SEA-HELM Leaderboard

Evaluation Details

Methodology

Evaluation Parameters

SEA-HELM evaluations are conducted using the following parameters:

Number of evaluation runs: 8 independent runs per model
Number of bootstrap runs: 30 bootstrapped runs that are drawn from the 8 independent runs per model
Generation parameters: We use the model-specific defaults when available in the model configurations. For any unspecified parameters, we apply the vLLM default settings.

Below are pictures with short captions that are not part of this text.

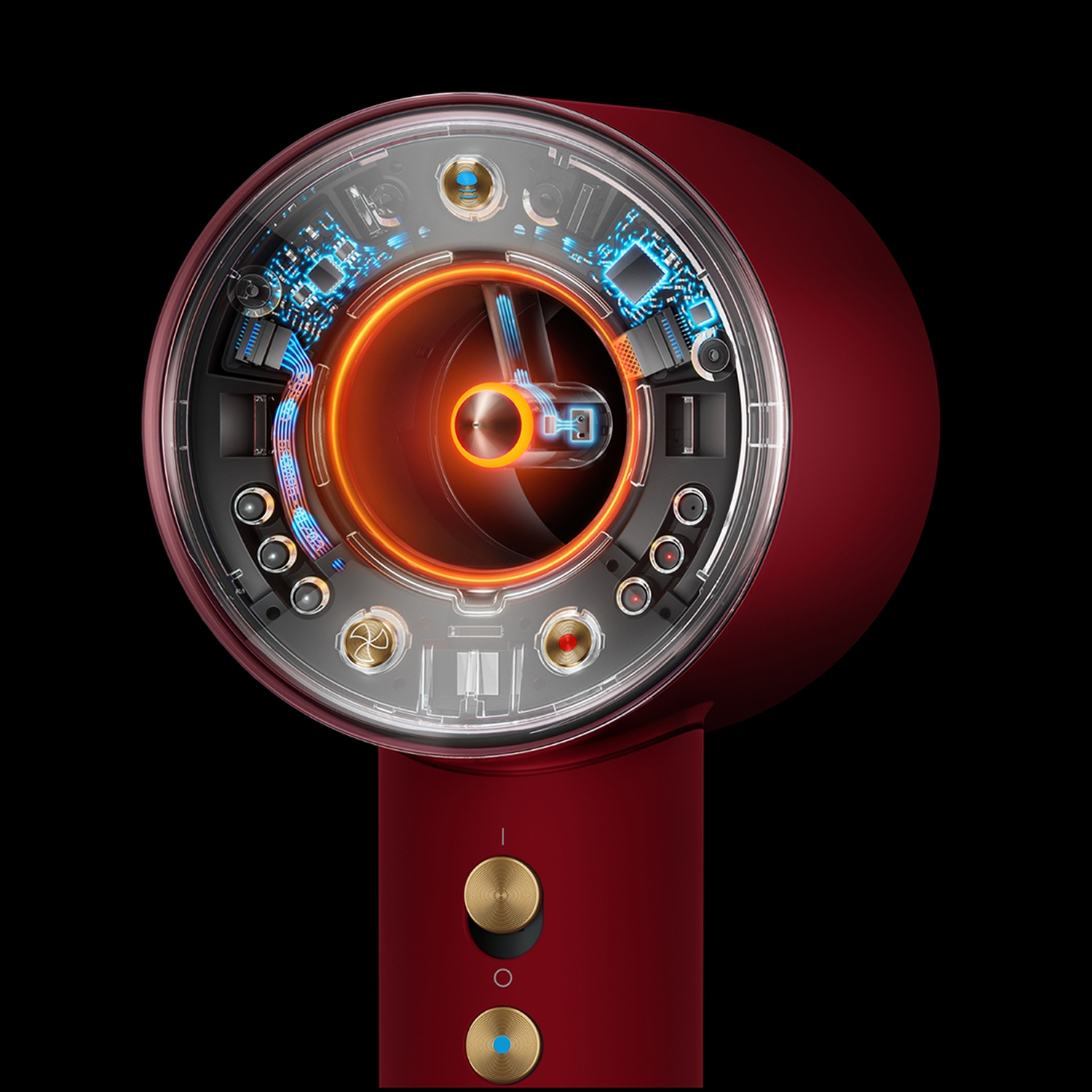 Red hairdryer with transparent head showing internal mechanics.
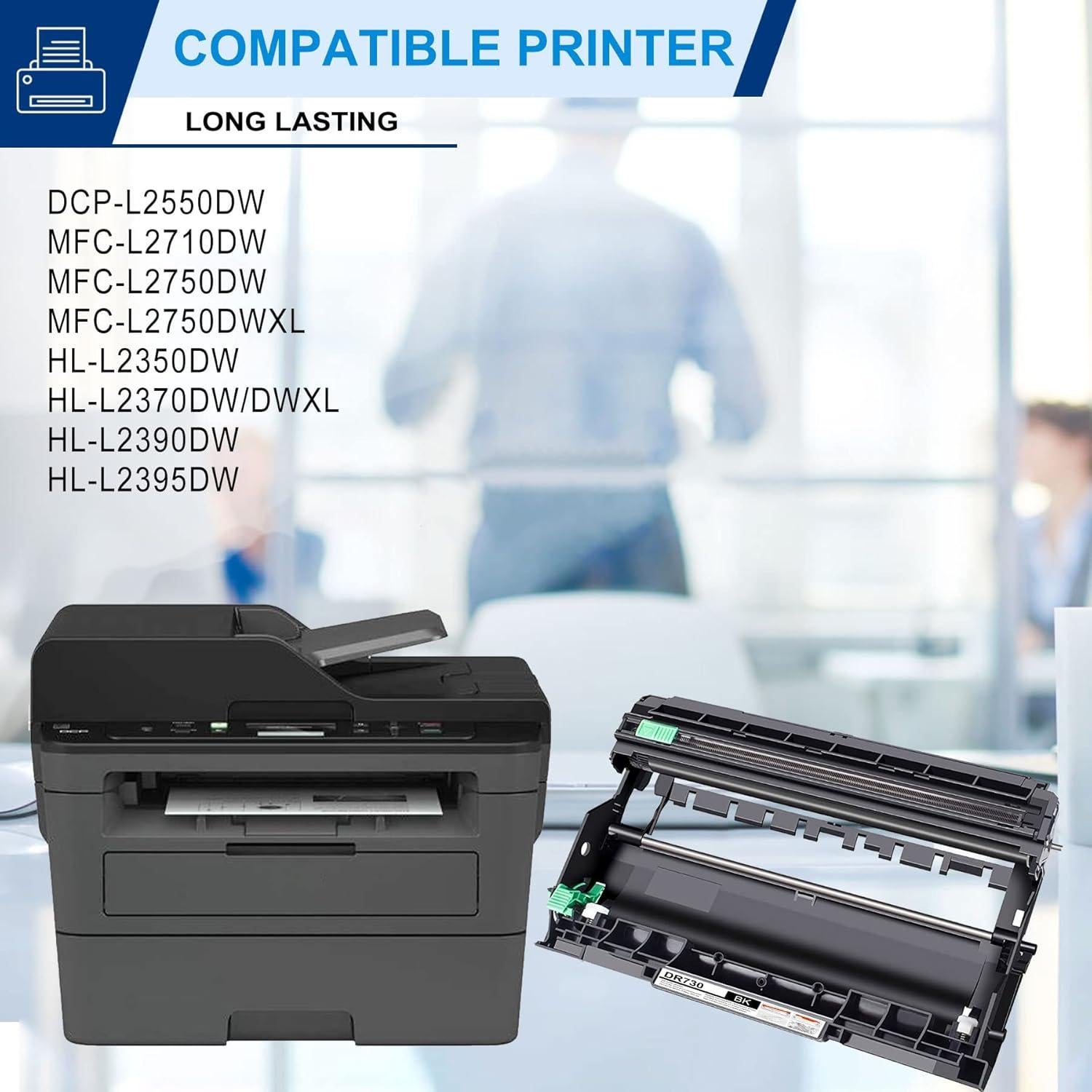 Unidad de Tambor Negro Compatible Brother DR730 - 12500 Páginas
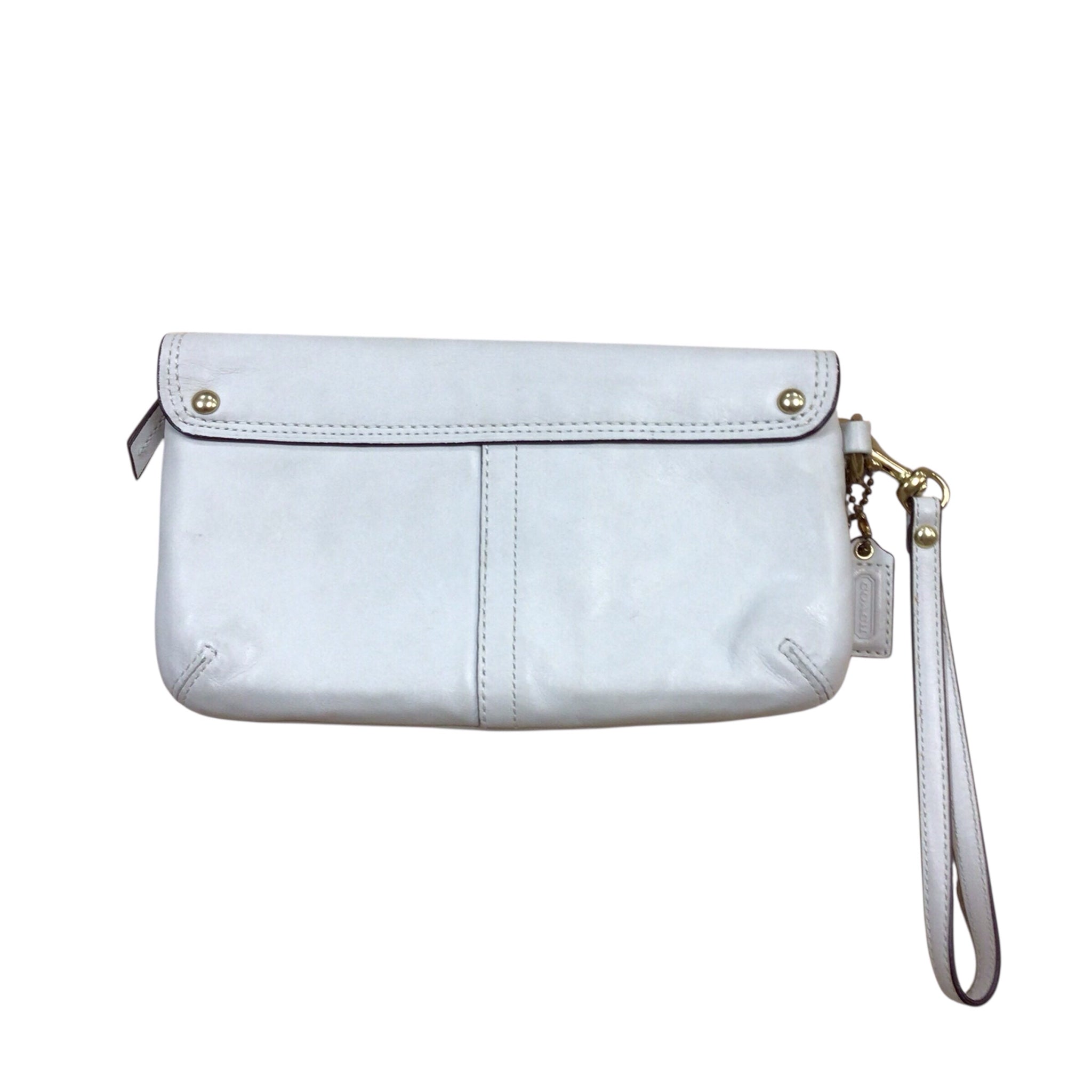 Coach White Bleecker Buckle Wristlet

Note: All prompts in SEA-HELM are presented in their native languages using zero-shot prompting for instruct/reasoning models and five-shot prompting for base models.

Scoring

Score Aggregation Methodology

Our scoring system follows a hierarchical approach, aggregating results from individual tasks up to the overall SEA score:

📋 Task Level
Individual task scores are calculated as the mean across all 8 evaluation runs. Standard errors use the clustered standard error methodology as detailed in Miller (2024).
🎯 Competency Level
For each evaluation run, we calculate competency scores by averaging all task scores within that competency area. The final competency score and its standard error are derived from the mean and standard error of these per-run scores.
🌏 Language Level
Language scores aggregate all competency scores available for that specific language, calculated using the same approach as the competency-level aggregation.
🏆 SEA Level (Overall Score)
The SEA score represents the performance across all Southeast Asian languages and is calculated as the aggregate of the individual language scores with their respective standard errors. This calculation follows the same approach as the competency-level aggregation.